The previous application, Moore said, had a user interface almost like a programming language that forced users through a learning curve. "It was quite technical, quite cumbersome. It was old software, basically, and the problem with that was that people didn't see instant results. There was a bit of a learning process to get to know how to use it effectively."

And then there is the ever-important look of the report that's handed to executives, perhaps the most significant reason that Manchester’s pricing department decided to check out MicroStrategy. "The bottom line is, the new system is more user-friendly. It has a graphics interface, so we can present those nice sort of smiley faces and dials and colored bars to our board," Moore said. "This sounds a bit daft, but we have the ability to express all our data as gas gauges, like in an aircraft, a dashboard, and people can instantly see if we're doing better than budgeted or worse than budgeted."

Moore has tried to condense the report onto one page. It shows what the airport has determined to be its seven key performance indicators for each of those approximately 70 carriers. The indicators, generated on a monthly basis, include number of takeoffs and landings per carrier, passengers per flight, number of seats on the plane, load factor, the income the airport earns from each takeoff and landing, and income per passenger. A seventh report, not retrieved by the MicroStrategy software, is the airport’s market share, which it gets from the U.K. Civil Aviation Authority.

MicroStrategy also produces ad hoc reports for Moore’s department, with the ability to drill down into individual flights and routes -- such as the morning Manchester flight to Heathrow, the airport's busiest business route, or Manchester to the Costa del Sol of Spain, the airport's busiest holiday route. Understanding and using this information has become increasingly important to the airport over the last three years, Moore says.

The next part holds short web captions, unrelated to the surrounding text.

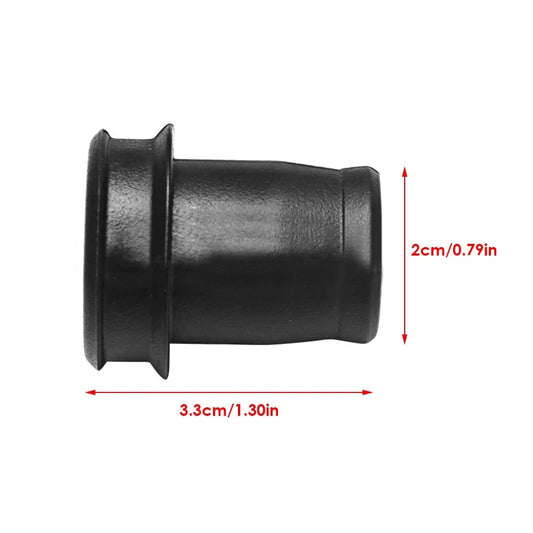 Car Cigarette Lighter Dust Plug Cover | Waterproof & Dustproof 12V Socket Protector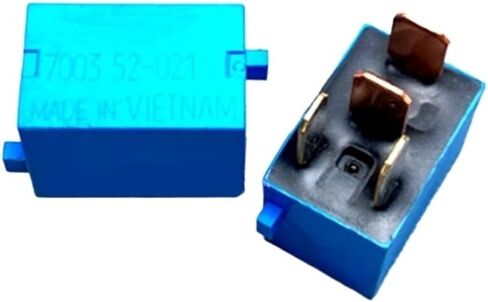 1-5pcs/Lot 7003 12VDC 4PIN 7003 52-0215 Automotive Power Relay(1PCS-7003) in Saudi Arabia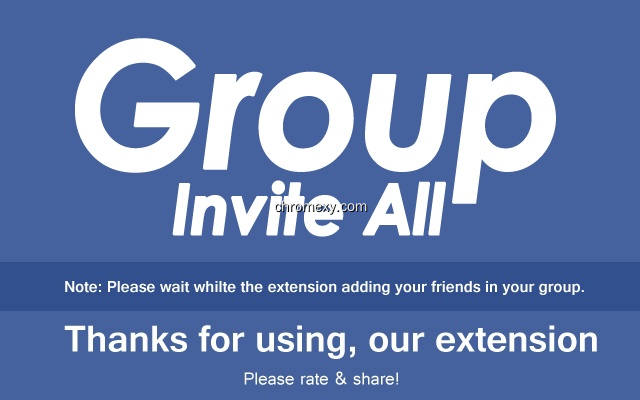 【图】Group Invite All(截图1)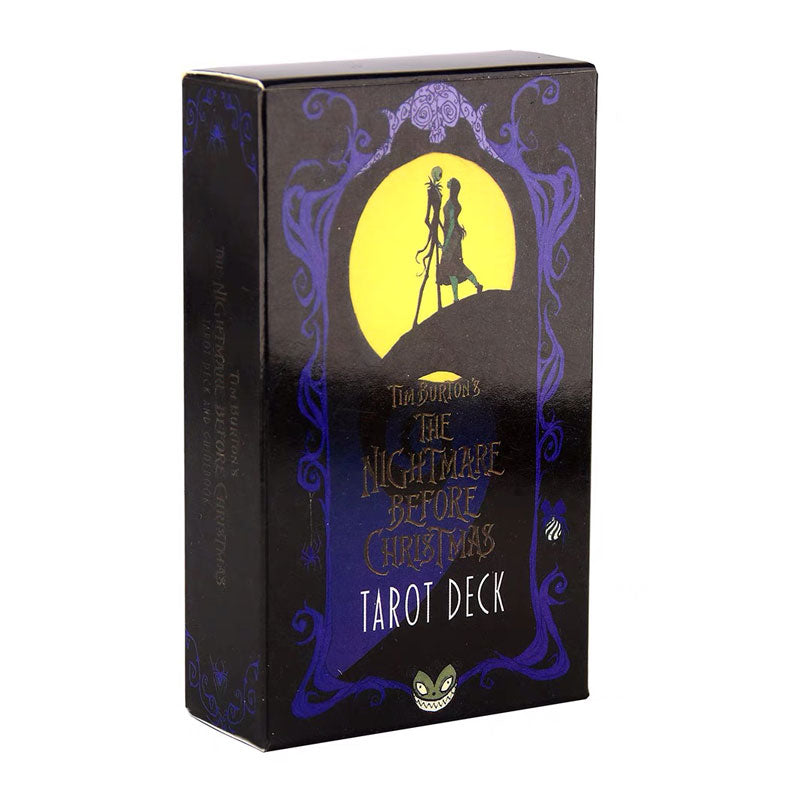 Cute Ghost Tarot Deck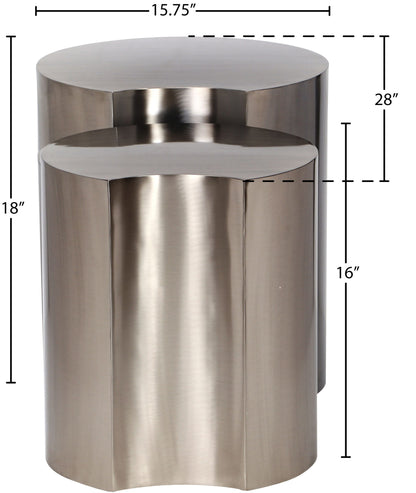 Dimple - Modular End Table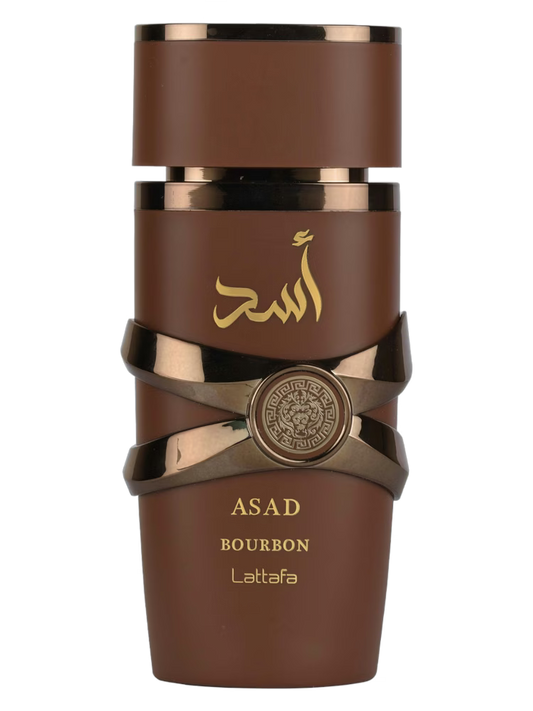 Asad Bourbon 100ml edp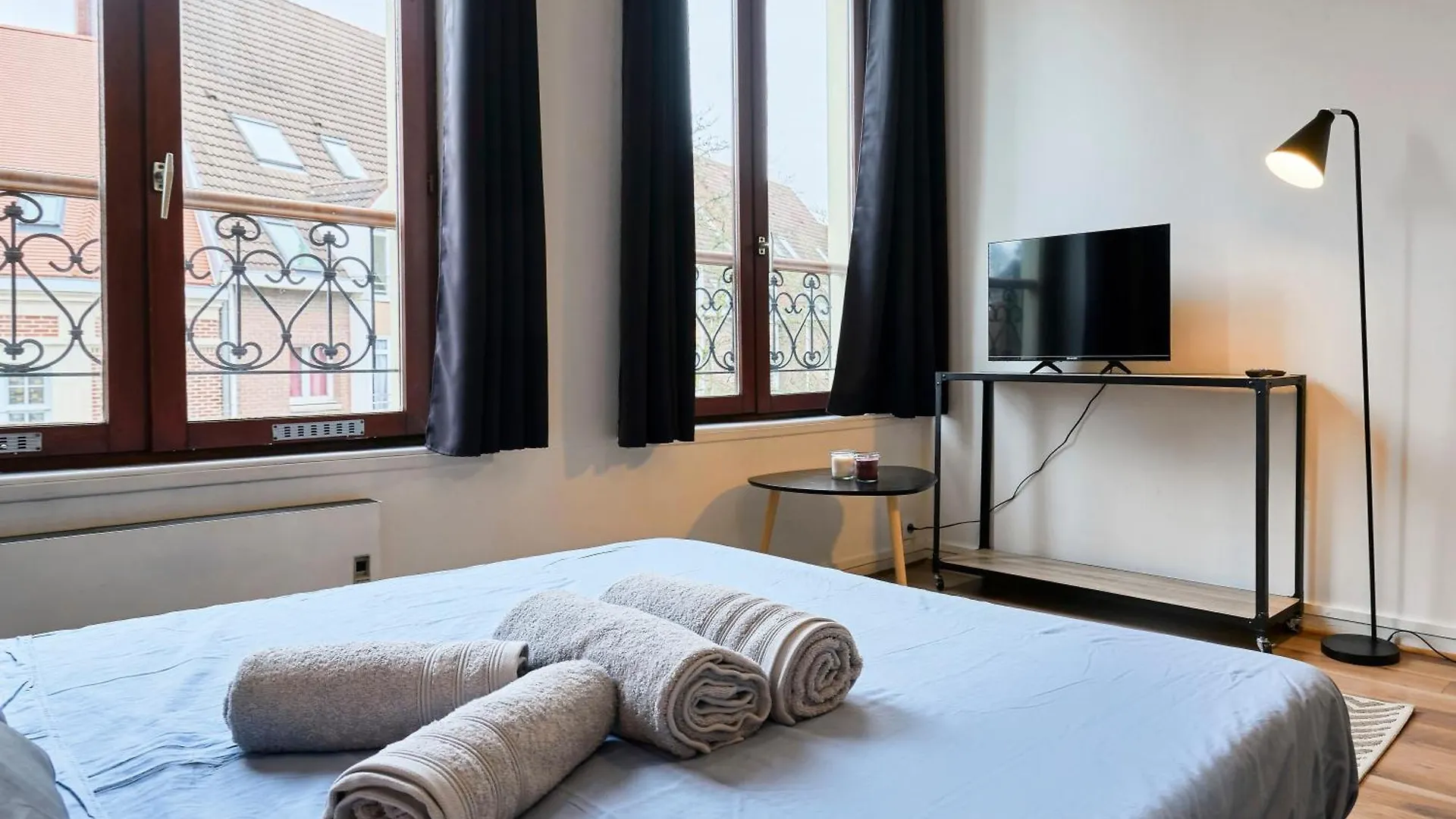 La Parenthese Lilloise Apartment Lille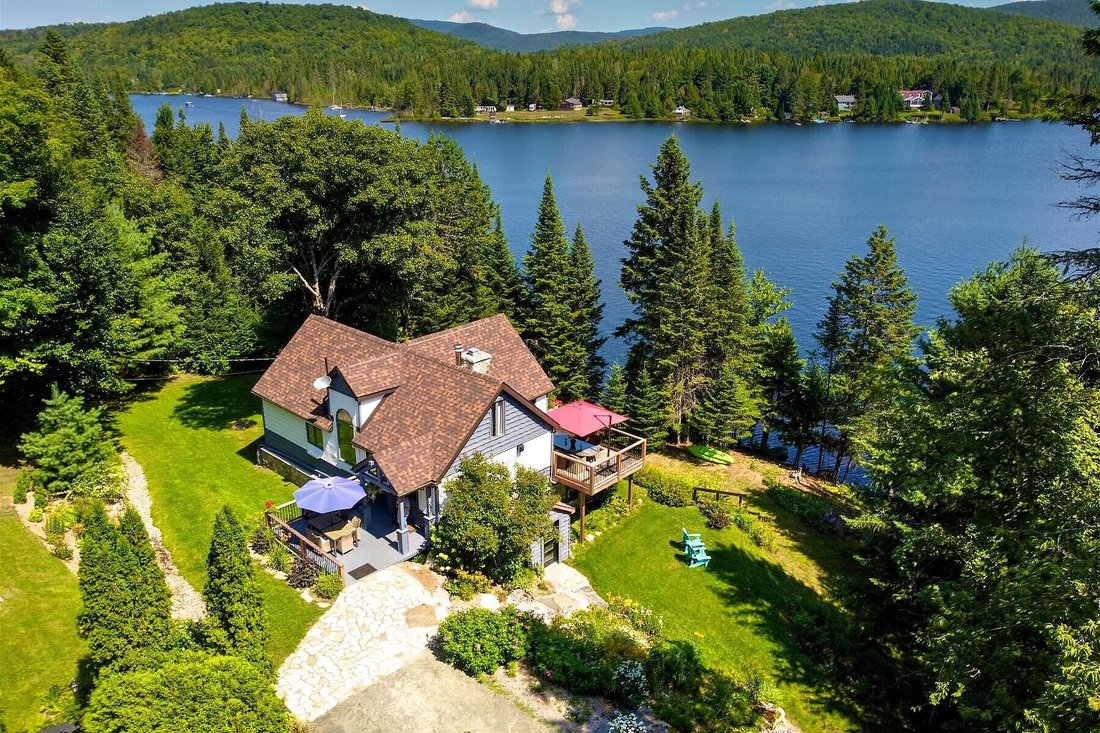 Val Des Lacs, Laurentides In Lac Quenouille, Quebec, Canada For Sale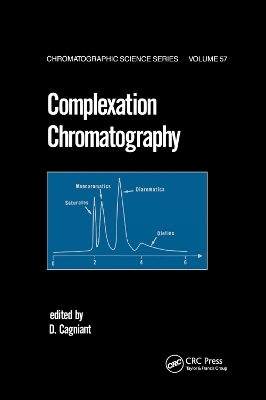 Complexation Chromatography - 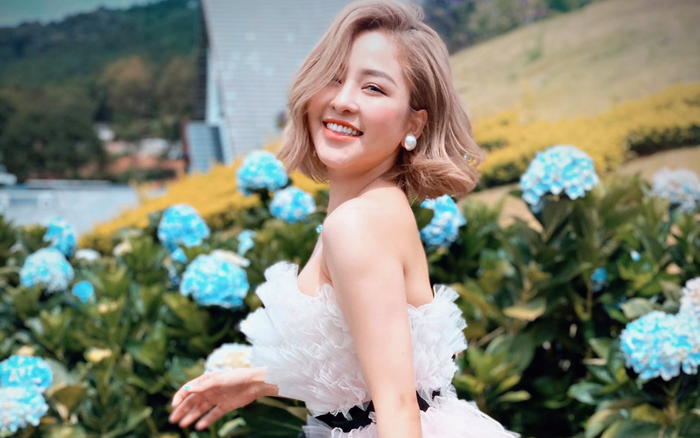 Nhắn tin than buồn, hotgirl Trâm Anh được bạn trai đại gia chuyển 100 triệu mua sắm giải khuây Ảnh 2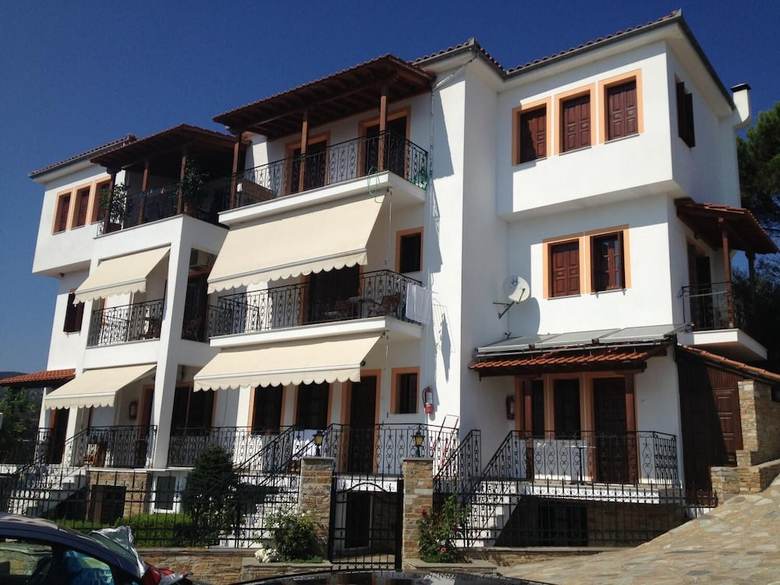 Apartamentos Platanias Hillside - In South Pelion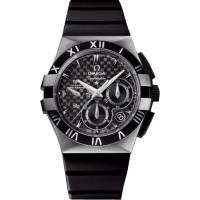 Хронограф Omega Constellation Double Eagle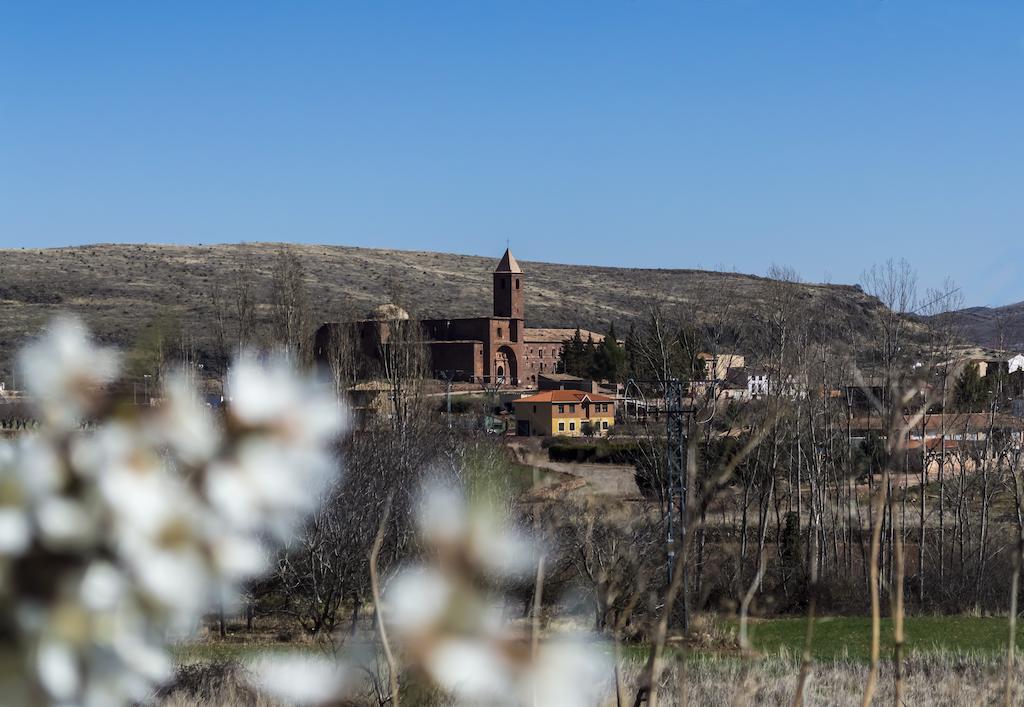 Casa Rural Los Lilos Pensionat Gotor Værelse billede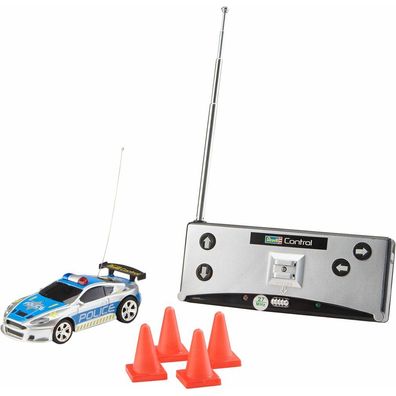 Mini RC Car Police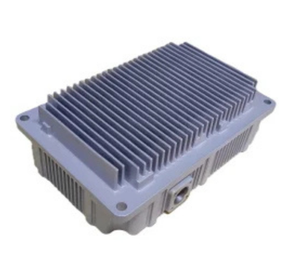 Pieza de Aluminio Fundido a Presión para Maquinaria, Superficie Granallada, Tamaño Personalizado - Product Image 1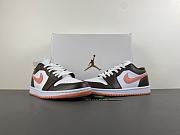 Air Jordan 1 Low ‘Brown Pink’ DC0774-182 - 3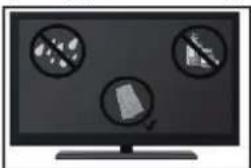 HAIER H43Q81FUX - ПРЕДУПРЕЖДЕНИЕ! - 9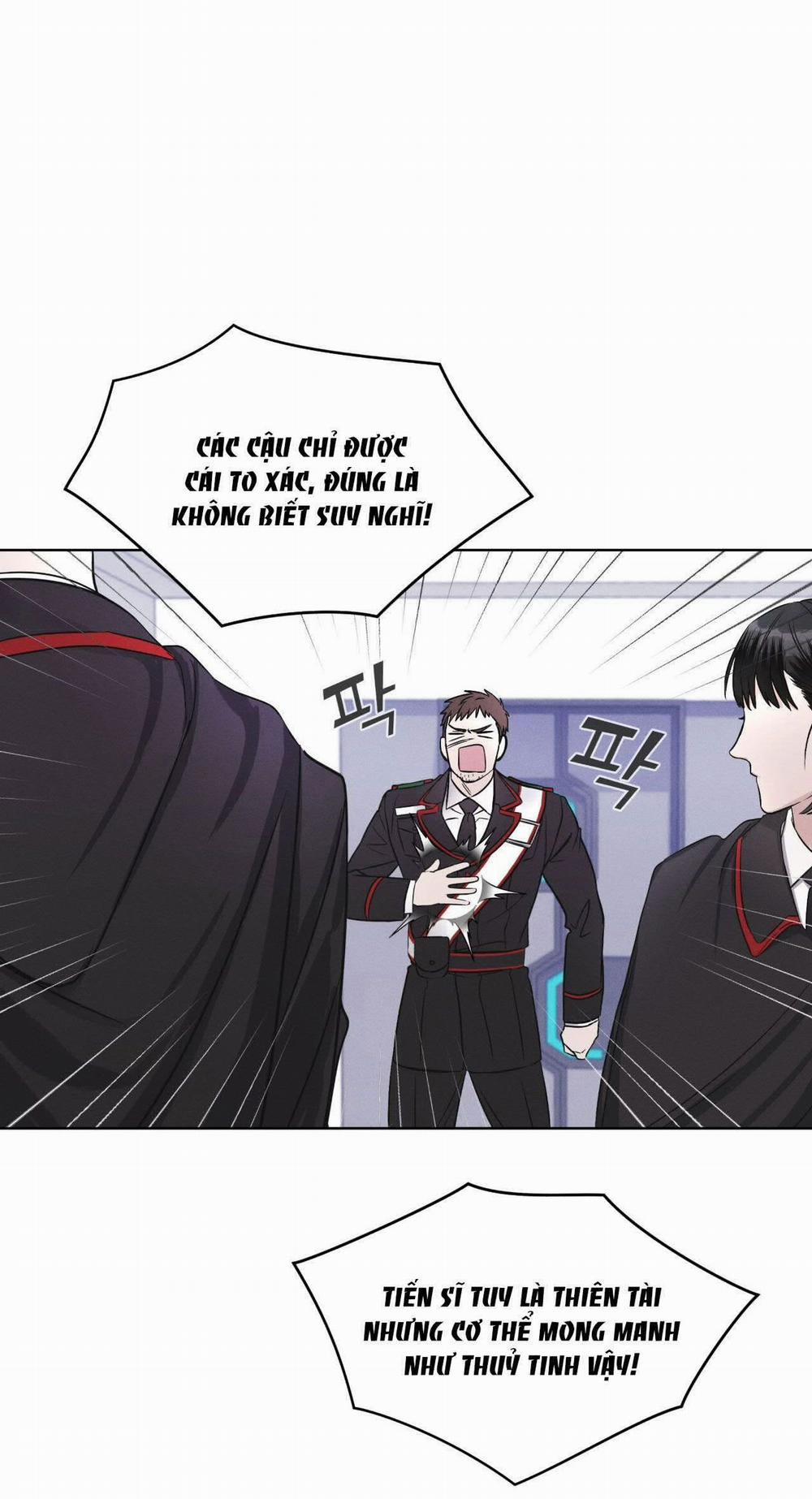 [18+] Thành Phố Cầu Vồng 3.1 trang 6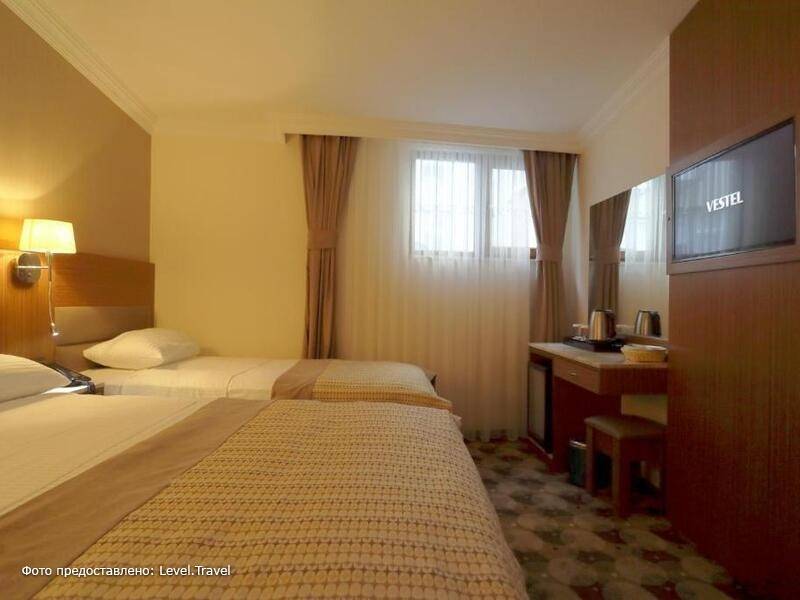 Фотография NL Amsterdam Hotel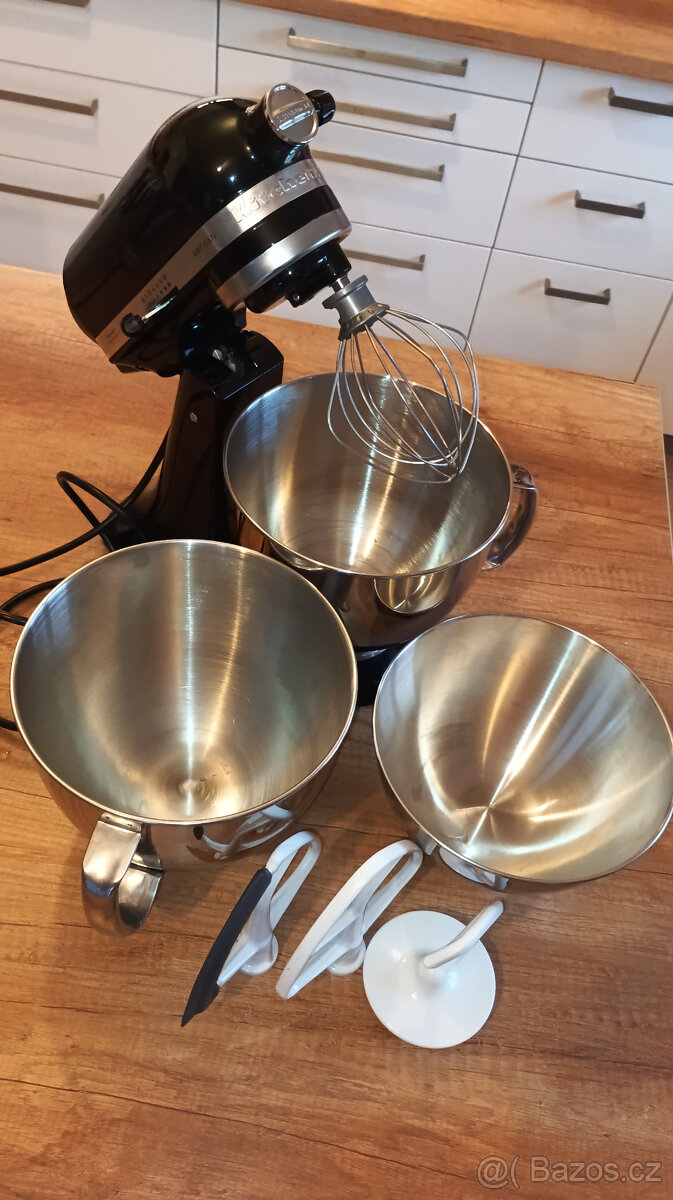 robot Kitchenaid Artisan - 6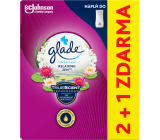 Glade One Touch Japanische Garten Mini Spray Nachfüllung 3 x 10 ml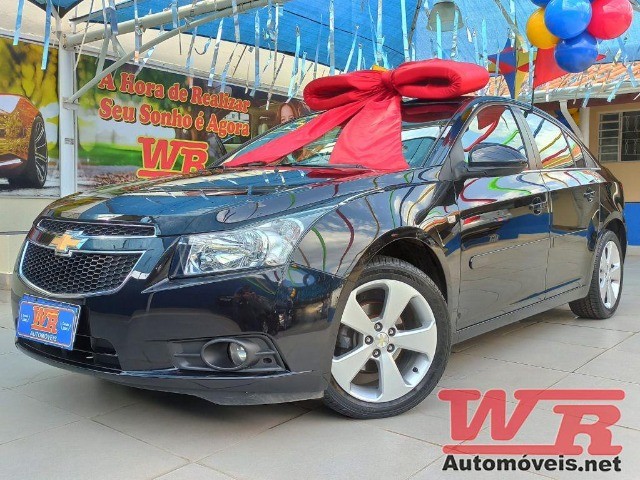 CHEVROLET CRUZE LT 1.8 FLEX AUT. 2014 IMPECÁVEL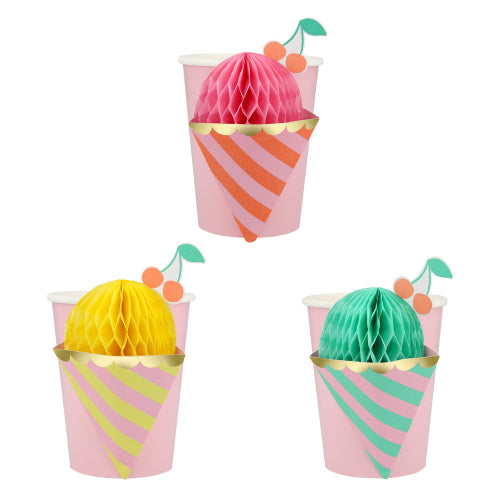 Ice Cream Cups | Meri Meri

The post-9/11 travel falloff, the rise of low-cost carriers (which knock ticket prices down, causing airlines to renegotiate their contracts with the airport) and competition from new, smaller airports -- all of these factors have put a lot of pressure on Manchester's bottom line.

"Airlines can be quite fickle," Moore says. "Sometimes it's hard to influence their behavior no matter how much information you have."

At the moment, only Moore and one or two other colleagues are using the MicroStrategy application, though they have 10 licenses, he said. This would put the cost of the software for Manchester in roughly the quarter-million dollar range, according to Sanju Bansal, MicroStrategy’s chief operating officer.

"We're the guinea pigs," says Moore of the MicroStrategy rollout. "We're seeing how powerful and useful it is, and seeing if we can roll it out elsewhere." The airport also wants to use the BI software in its retail department (MicroStrategy's biggest clients are retailers), to eke as much income as possible from the duty free shops, newsstands, restaurants and car parks that lease space there. Manchester has an unofficial target of six months for that installation.